How do wealthy investors use social media and mobile technology in financial decisions?
A new report from Spectrem Group takes a peek inside investors’ mobile and social lives to find out how investors are using social media and other emerging technologies in their financial dealings.
The report, Using Social Media and Mobile Technology in Financial Decisions, examines the trends by three wealth groups: 1,139 mass affluent investors, with a net worth between $100,000 and $1 million; 1,253 millionaire investors, with a net worth between $1 million and $5 million; and 588 ultra-high net worth investors, with a net worth between $5 million and $25 million.
The report finds some interesting age-related implications — for example, the older and wealthier the investor, the less likely they are to rely on social media.
The report finds that the strongest engagement in social media and communications technology is found among the youngest millionaires. And, the youngest millionaires comprise a small portion of total millionaires.
“[These] facts make it very tempting to believe that social media and communications technology can safely be ignored by the financial community,” the report states. “Assuming that one can safely ignore these developments would be a serious mistake.”
As the report points out, these current “young” millionaires will soon become middle-aged millionaires and will most likely increase their wealth over time.

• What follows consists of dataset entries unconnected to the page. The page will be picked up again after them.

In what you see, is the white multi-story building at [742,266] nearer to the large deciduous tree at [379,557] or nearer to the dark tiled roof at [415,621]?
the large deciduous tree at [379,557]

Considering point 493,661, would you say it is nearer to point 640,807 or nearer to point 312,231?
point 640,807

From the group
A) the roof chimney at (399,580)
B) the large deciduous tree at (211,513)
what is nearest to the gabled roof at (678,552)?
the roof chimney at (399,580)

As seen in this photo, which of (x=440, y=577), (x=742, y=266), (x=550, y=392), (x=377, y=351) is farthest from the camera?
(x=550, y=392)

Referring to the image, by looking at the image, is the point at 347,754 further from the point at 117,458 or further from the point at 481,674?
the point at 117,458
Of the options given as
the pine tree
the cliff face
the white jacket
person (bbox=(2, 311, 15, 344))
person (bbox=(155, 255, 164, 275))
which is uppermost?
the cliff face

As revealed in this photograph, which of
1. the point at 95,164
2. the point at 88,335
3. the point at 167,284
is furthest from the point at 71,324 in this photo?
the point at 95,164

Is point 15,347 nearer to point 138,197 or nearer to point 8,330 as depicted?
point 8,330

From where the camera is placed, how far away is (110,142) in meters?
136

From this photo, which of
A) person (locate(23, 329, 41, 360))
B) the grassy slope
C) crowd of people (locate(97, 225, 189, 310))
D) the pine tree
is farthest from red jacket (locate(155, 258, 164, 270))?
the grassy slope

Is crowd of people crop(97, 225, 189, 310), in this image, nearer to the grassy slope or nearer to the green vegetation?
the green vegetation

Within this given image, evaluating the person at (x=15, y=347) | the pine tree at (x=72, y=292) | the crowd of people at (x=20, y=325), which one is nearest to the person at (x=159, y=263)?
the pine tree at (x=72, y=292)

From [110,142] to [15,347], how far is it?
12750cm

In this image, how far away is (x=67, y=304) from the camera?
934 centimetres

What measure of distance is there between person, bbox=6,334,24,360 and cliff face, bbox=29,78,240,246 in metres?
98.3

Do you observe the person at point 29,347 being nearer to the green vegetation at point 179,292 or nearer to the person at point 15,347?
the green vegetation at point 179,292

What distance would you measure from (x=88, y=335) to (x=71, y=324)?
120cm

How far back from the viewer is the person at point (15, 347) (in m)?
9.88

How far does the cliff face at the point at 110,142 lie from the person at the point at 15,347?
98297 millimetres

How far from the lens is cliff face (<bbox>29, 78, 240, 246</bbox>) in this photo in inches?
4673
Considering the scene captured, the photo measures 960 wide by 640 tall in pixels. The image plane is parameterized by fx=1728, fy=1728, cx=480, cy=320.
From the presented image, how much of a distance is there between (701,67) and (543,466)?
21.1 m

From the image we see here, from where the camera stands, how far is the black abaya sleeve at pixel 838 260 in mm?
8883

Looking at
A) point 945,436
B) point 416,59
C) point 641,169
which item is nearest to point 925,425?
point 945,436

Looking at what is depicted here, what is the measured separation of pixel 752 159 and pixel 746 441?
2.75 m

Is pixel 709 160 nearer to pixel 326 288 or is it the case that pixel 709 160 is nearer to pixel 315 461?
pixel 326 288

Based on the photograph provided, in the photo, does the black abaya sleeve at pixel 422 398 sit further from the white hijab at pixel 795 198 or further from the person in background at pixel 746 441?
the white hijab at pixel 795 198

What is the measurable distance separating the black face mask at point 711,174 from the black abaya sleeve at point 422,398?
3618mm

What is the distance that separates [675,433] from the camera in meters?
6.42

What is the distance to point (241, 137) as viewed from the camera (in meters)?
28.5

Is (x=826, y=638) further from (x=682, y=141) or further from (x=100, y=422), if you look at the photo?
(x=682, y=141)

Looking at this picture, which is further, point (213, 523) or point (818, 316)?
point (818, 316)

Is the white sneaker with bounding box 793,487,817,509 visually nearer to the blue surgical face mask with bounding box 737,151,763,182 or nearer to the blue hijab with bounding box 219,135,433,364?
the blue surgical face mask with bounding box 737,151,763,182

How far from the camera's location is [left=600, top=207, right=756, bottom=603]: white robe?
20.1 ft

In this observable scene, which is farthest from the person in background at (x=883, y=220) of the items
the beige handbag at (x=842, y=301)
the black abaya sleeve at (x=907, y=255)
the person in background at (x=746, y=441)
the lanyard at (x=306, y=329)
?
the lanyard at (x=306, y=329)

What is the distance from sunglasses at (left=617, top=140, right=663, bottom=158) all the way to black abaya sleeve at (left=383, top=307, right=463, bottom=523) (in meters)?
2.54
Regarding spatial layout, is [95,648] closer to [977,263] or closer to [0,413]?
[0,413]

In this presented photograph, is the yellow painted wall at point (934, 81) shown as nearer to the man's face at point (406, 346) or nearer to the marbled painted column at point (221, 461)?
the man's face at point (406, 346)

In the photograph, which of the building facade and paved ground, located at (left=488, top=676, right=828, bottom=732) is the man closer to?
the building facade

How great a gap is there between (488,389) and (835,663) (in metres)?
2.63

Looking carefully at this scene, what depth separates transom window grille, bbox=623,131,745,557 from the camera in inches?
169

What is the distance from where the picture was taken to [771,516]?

In addition, new entries into the millionaire ranks will most likely be “young” and bring their technology and social media use with them, the report states.
The report is full of tidbits on how age and wealth affect social media and mobile technology use. Here are five notable findings.
1. A surprisingly large percentage of the ultra-wealthy do not use social media.
According to the study, nearly 30 percent of all the UHNW investors surveyed do not. Broken down by age, the percentage is highest among those older than 65 (37 percent).
In comparison, 26 percent of millionaires surveyed do not use social media, and 21 percent of the mass affluent segment do not.
2. Across all wealth groups, younger investors are more likely to rely more heavily on social media than on traditional channels for information.
The study finds that 31 percent of mass affluent investors ages 35 and younger rely more on social media than traditional channels for their information, compared with 4 percent of mass affluent investors over the age of 65 who do so.
It’s also significantly higher than its wealthier counterparts. According to the study, 21 percent of millionaires ages 35 and younger rely more on social media than traditional channels for their information and 18 percent of UHNW investors ages 48 and younger do so.